Scary stories from a lovely place
Now that we’re back home in Australia and we’ve just about conquered jetlag we’re enjoying other ongoing effects of our lovely time in Dublin.
The northern Irish accent that quickly infiltraited Silas’ voice is enduring the Australian twang. I hope he can keep it as a momento of all the conversations he had with his grandparents.
I was a little sad at playgroup yesterday when I reverted back to spelling Oisín’s name the Australian friendly way – Oishín. It was great the first time we took the boys to crèche at church in Dublin and I didn’t spell his name that adulterated way, but people could pronounce it perfectly!
Oisín seemed to come alive the first few days we were in Dublin. This could be because he had been sick for weeks in the lead up to our trip. I wonder if on some level it was also because everyone was pronouncing his name correctly. Not once was he called ‘Oysin’ or ‘Ocean’. He knew he was at home amongst his similarly named cousins; Roisín, Aoibheann and Saoirse.
★ ★ ★ ★ ★
▸ **Written problem a**: Count the lines in the listing that contain the string "furthest", with case counting, and reply with the number alone.

▸ **Extracted data**:
★ ★ ★ ★ ★
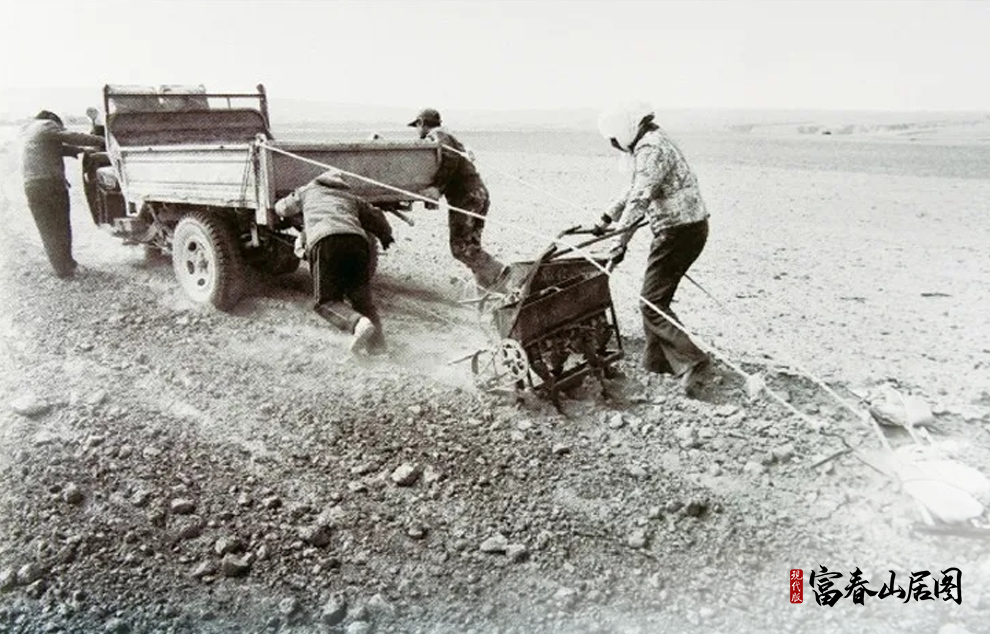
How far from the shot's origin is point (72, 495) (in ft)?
11.5

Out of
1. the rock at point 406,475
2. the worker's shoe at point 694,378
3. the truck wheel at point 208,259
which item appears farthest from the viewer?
the truck wheel at point 208,259

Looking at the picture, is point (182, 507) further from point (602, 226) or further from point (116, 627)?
point (602, 226)

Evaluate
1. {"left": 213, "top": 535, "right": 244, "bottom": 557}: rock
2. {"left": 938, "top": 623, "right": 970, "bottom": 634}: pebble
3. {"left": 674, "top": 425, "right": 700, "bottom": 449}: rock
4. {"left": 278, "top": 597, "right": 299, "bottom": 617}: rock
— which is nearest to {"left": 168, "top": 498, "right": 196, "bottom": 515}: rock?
Answer: {"left": 213, "top": 535, "right": 244, "bottom": 557}: rock

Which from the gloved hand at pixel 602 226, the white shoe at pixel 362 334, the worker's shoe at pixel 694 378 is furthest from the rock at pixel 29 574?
the worker's shoe at pixel 694 378

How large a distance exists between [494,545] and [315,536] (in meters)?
0.71

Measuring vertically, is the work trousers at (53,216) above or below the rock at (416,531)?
above

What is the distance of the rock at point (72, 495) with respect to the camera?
138 inches

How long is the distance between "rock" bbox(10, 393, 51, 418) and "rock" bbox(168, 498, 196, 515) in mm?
1376

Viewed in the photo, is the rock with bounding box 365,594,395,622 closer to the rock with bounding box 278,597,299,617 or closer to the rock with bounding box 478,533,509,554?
the rock with bounding box 278,597,299,617

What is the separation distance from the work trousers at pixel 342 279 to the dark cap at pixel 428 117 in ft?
6.60

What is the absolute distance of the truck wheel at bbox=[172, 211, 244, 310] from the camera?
19.5ft

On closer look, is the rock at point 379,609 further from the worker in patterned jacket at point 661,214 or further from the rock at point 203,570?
the worker in patterned jacket at point 661,214

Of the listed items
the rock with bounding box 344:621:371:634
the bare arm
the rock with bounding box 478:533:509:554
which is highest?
the bare arm

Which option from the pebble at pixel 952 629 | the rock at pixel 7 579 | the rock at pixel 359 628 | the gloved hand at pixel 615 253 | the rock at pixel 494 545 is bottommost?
the pebble at pixel 952 629
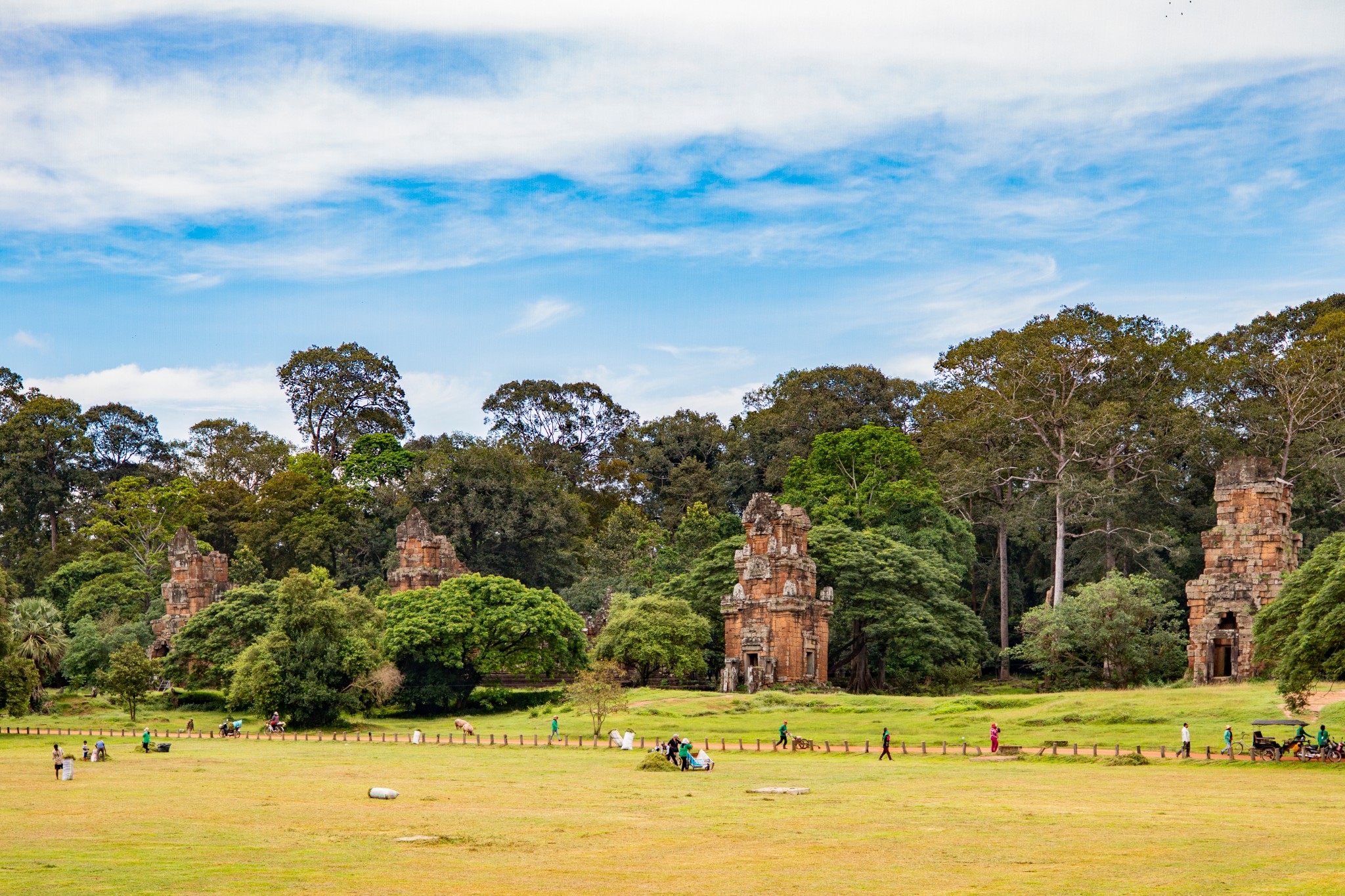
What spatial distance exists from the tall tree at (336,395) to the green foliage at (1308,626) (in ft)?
228

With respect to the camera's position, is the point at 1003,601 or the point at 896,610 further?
the point at 1003,601

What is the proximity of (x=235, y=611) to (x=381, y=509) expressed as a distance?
20900 millimetres

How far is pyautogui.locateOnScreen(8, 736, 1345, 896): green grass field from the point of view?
15.9 metres

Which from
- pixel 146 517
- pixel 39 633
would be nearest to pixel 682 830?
pixel 39 633

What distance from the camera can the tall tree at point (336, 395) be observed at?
94.2 m

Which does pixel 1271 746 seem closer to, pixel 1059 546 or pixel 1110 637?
pixel 1110 637

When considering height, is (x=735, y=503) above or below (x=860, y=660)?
above

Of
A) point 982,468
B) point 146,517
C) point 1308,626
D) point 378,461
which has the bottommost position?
point 1308,626

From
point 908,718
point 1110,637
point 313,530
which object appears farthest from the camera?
point 313,530

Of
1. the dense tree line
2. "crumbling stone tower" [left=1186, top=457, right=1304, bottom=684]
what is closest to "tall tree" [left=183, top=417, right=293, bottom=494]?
the dense tree line

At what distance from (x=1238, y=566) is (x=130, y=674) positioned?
139 ft

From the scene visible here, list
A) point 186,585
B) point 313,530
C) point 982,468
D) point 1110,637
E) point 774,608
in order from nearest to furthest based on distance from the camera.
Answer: point 1110,637
point 774,608
point 982,468
point 186,585
point 313,530

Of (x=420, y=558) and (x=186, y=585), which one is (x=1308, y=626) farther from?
(x=186, y=585)

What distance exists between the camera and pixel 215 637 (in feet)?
194
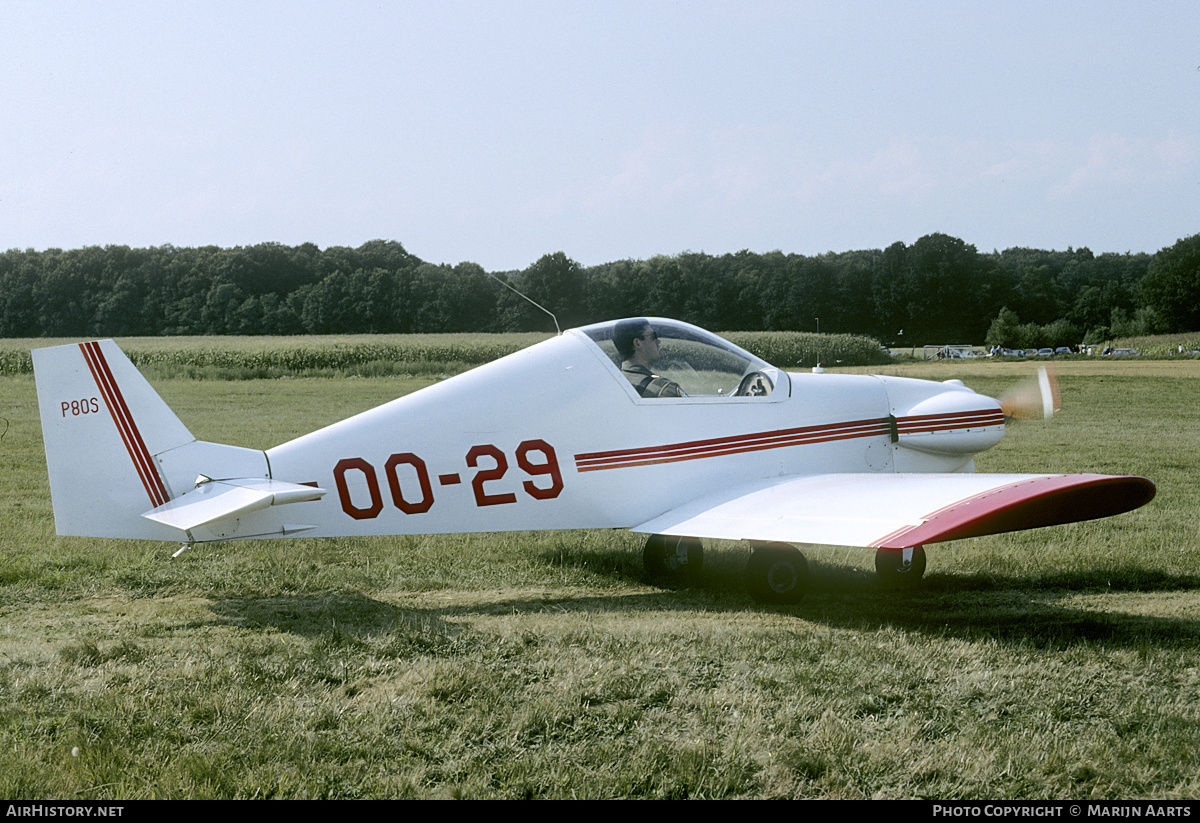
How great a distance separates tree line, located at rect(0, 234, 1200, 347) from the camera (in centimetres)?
4756

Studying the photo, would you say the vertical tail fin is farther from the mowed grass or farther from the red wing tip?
the red wing tip

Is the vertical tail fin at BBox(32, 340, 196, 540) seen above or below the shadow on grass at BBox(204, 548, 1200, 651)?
above

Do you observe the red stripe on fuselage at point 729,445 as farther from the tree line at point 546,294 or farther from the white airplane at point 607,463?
the tree line at point 546,294

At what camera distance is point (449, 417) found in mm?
6215

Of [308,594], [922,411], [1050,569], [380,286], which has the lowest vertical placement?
[1050,569]

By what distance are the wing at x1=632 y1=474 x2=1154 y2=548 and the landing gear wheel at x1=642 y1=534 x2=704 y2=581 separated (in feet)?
1.78

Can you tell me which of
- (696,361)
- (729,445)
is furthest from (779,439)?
(696,361)

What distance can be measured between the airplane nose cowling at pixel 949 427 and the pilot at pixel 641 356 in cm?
205

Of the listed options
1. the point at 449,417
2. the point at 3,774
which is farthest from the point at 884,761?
the point at 449,417

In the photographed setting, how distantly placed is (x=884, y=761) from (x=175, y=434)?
4465 mm

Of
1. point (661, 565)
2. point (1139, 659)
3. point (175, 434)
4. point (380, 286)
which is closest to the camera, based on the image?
point (1139, 659)

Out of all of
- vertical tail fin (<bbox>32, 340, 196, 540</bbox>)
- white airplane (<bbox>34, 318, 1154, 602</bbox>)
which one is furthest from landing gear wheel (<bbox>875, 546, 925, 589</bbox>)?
vertical tail fin (<bbox>32, 340, 196, 540</bbox>)

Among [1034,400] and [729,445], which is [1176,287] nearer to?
[1034,400]
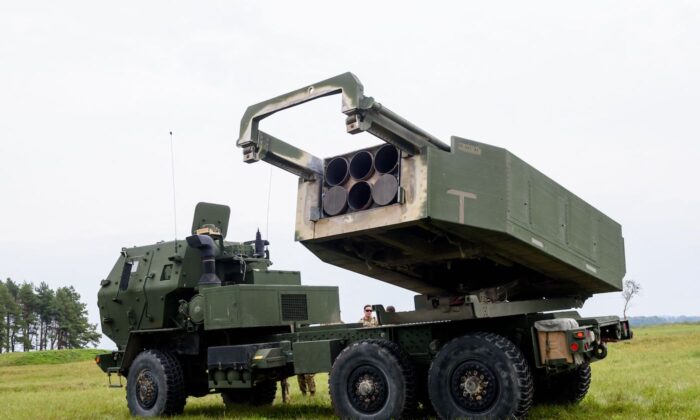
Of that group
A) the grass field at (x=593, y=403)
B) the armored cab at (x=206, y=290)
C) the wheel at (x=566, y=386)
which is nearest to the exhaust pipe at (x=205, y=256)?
the armored cab at (x=206, y=290)

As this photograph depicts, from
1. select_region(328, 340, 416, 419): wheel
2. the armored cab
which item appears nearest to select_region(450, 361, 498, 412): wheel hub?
select_region(328, 340, 416, 419): wheel

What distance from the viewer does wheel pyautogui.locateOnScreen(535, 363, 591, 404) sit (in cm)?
916

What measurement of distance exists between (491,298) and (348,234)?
1.92 meters

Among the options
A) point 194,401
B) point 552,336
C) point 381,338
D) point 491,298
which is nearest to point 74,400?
point 194,401

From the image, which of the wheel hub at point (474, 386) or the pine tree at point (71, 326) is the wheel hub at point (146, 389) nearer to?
the wheel hub at point (474, 386)

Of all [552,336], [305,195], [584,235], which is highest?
[305,195]

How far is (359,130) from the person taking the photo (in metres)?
6.82

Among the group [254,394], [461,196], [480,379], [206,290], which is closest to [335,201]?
[461,196]

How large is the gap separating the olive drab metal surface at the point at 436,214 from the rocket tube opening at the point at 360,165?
1cm

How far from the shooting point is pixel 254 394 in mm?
11625

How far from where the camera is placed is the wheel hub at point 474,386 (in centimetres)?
731

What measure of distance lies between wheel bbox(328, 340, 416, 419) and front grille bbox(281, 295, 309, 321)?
244cm

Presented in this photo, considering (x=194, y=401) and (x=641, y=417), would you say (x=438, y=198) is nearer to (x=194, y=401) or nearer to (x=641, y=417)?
(x=641, y=417)

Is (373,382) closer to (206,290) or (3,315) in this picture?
(206,290)
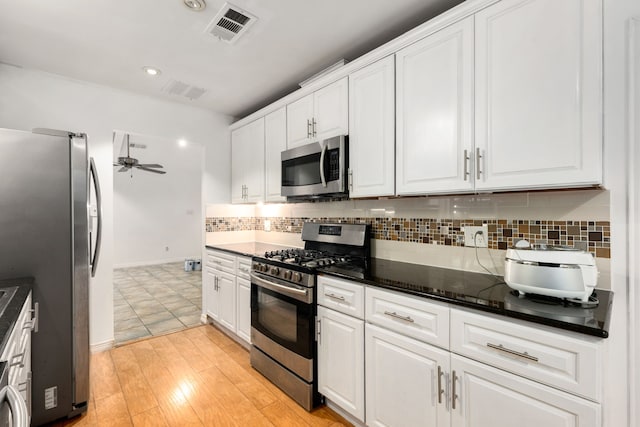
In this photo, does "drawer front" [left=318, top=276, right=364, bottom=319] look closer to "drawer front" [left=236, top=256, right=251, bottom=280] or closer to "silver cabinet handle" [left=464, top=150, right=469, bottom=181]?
"silver cabinet handle" [left=464, top=150, right=469, bottom=181]

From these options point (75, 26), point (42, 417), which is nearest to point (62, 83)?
point (75, 26)

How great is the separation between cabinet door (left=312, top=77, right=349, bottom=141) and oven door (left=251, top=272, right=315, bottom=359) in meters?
1.16

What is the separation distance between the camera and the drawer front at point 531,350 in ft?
3.27

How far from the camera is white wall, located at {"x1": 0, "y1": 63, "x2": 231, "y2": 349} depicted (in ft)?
8.21

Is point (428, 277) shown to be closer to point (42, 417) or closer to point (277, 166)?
point (277, 166)

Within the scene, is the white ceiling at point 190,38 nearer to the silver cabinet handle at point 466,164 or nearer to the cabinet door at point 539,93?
the cabinet door at point 539,93

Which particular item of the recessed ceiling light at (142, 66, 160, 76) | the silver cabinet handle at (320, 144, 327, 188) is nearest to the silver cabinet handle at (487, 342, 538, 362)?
the silver cabinet handle at (320, 144, 327, 188)

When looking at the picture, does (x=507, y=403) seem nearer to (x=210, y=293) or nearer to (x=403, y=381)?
(x=403, y=381)

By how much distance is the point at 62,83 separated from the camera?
8.77 feet

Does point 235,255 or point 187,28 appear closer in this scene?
point 187,28

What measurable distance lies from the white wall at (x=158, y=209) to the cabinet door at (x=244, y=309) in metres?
4.42

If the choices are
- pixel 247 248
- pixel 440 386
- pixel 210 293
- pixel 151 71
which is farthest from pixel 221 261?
pixel 440 386

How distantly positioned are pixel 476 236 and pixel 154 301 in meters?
4.32

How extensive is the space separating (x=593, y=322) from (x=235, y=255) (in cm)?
251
★ ★ ★ ★ ★
▸ **Written problem b**: Translate this sentence from the post about returning from Dublin into Spanish: "Oisín seemed to come alive the first few days we were in Dublin."

▸ **Complete answer a**: 4

▸ **Complete answer b**: Oisín pareció cobrar vida los primeros días que estuvimos en Dublín.